South Korea Blocks Foreign Crypto Exchanges on Google Play Amid Regulatory Crackdown

Key Takeaways:
- South Korea seems to be protecting its users by limiting access to crypto exchanges not registered with its government.
- Apps from exchanges like KuCoin, MEXC, and Poloniex are also being blocked from Google Play.
- The move is in line with South Korea’s tough stance on crypto regulation.
South Korean authorities are further tightening their grip on the digital asset industry, prompting Google to block dozens of foreign crypto exchange apps on the Google Play Store. The campaign targets platforms that have not been properly registered in Korea, including popular exchanges KuCoin, MEXC, Phemex, and Poloniex.
What’s Behind the Ban?
The FIU, the country’s financial watchdog, announced on March 26, 2025, that Google had begun restricting access to 17 such apps due to their “unregistered” operations targeting Korean users. As a result, South Korean users cannot install these apps anymore, and those that are already installed will not be updated.

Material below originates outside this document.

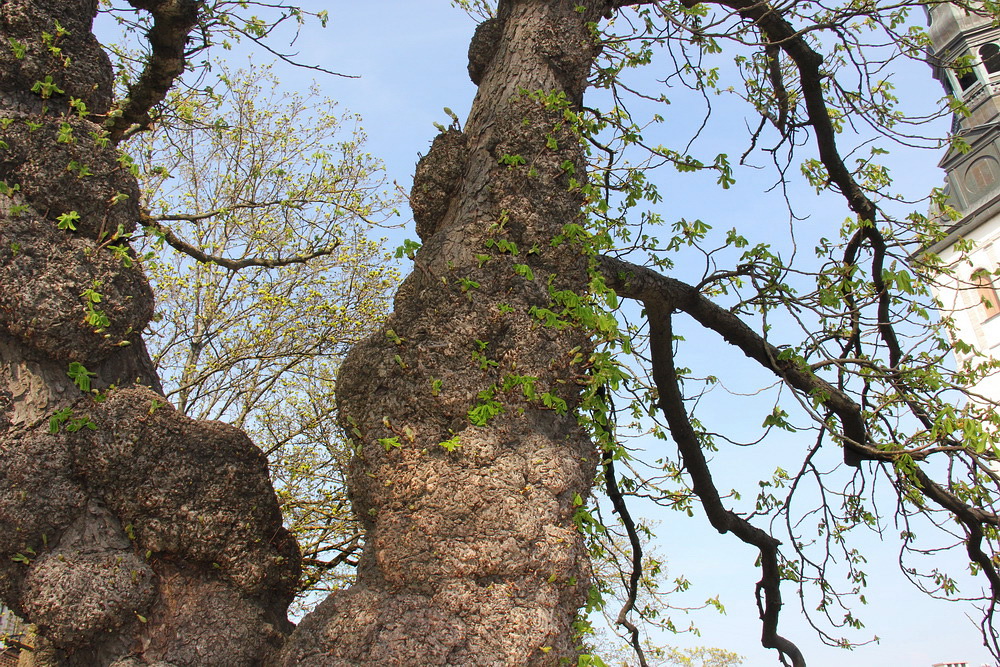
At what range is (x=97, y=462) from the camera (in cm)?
281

The FIU’s move comes in keeping with South Korea’s tough rules on crypto, which mandates that all exchanges — including foreign ones — must register with local authorities if they are operating in the country. An exchange is deemed to be active in Korea if it provides a Korean-language site, does marketing targeting Korean users or facilitates trades in the Korean won, the FIU said.
Authorities have claimed that unregistered crypto exchanges pose significant risks to users, including potential personal data breaches, hacking incidents, and even use for money laundering. The FIU states that users’ funds and assets are put at risk because these platforms are outside of financial regulations and do not offer investor protection mechanisms. The agency said in a statement that the ban would “help prevent user damage and curb money laundering through virtual assets.”

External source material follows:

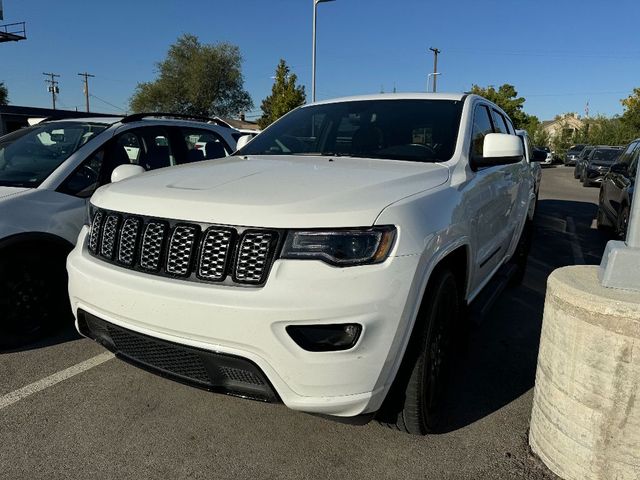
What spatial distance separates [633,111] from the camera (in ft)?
136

The FIU is also in discussions with Apple Korea and the Korea Communications Standards Commission to enforce similar restrictions on crypto exchange websites and the App Store.
Expansion of Regulatory Action
This isn’t the first time that authorities have cracked down on crypto exchanges. Apple pulled several crypto exchange apps from Japan’s App Store at the request of the authorities in early February 2025, the measure being part of a broader effort of governments to rein in digital asset platforms. The mobile applications of Bybit, KuCoin, Bitget, MEXC, and LBank were no longer accessible in Japan. Japan’s Financial Services Agency had previously issued warnings to these exchanges for lack of registration. India had earlier this year blocked access to big platforms such as Binance, Kraken and KuCoin.
More News: South Korea Intensifies Crypto Crackdown: KuCoin and Others Face Scrutiny
Impact on Domestic Exchanges
With curbs on international exchanges, domestic platforms are set to gain. In fact, South Korea’s top exchange, Upbit, was partially suspended by the FIU due to violations of local regulations. The suspension was made against local regulations, as transactions with unregistered crypto service providers were not allowed. The restriction temporarily limits new customers from depositing and withdrawing crypto.
South Korea’s Position on Crypto
This regulatory move notably rests on South Korea’s strong stance with cryptocurrency regulation. More than 9.6 million South Koreans held accounts with the country’s five major licensed exchanges – Upbit, Bithumb, Coinone, Korbit and Gopax – as of the end of last year, local media outlet Chosun today quoted lawmaker Ahn Do-jae as saying. This represents a year-on-year growth of 52.6%. The total amount of crypto held by these firms has surpassed 100 trillion won (approximately $68 billion), indicating solid trust in the market.
South Korea is serious about enforcing crypto regulations, making it increasingly difficult for traders using these exchanges.